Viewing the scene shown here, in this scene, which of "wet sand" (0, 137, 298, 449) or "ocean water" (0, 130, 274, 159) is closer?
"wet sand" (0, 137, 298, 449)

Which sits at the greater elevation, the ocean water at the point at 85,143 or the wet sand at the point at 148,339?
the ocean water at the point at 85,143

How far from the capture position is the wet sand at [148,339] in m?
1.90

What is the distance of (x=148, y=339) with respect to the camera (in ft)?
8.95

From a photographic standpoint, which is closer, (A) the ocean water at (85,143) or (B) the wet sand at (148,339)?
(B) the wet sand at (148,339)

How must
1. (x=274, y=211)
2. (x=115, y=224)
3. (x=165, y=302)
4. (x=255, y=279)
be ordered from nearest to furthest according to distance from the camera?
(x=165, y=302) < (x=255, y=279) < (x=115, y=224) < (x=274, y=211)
* * *
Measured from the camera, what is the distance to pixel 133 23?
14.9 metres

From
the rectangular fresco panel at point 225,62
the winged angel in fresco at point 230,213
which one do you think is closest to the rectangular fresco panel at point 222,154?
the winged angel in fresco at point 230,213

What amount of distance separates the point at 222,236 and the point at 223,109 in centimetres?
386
==
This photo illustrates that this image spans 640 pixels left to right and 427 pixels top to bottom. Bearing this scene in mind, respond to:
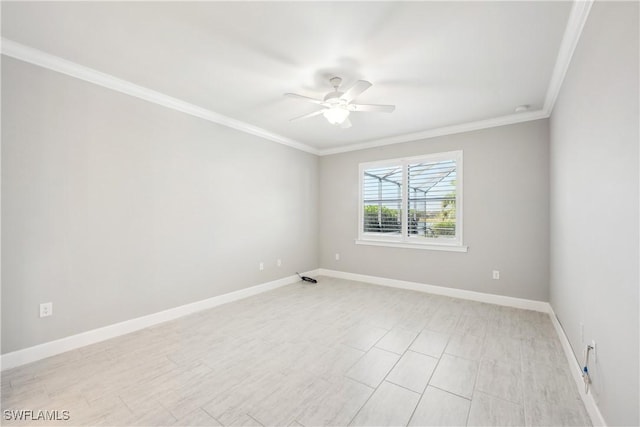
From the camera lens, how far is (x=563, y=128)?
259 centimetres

**Prompt:** Reproduce the part above that opens with the line containing "This photo illustrates" and closes with the line containing "259 centimetres", swapping "spans" for "measures" and leaving everything else unchanged. Omit the pictures from your answer.

**Response for this exercise:**
This photo illustrates that this image measures 640 pixels left to right and 427 pixels top to bottom. Bearing this scene in mind, respond to:
From the camera lens, how far is (x=563, y=128)?
259 centimetres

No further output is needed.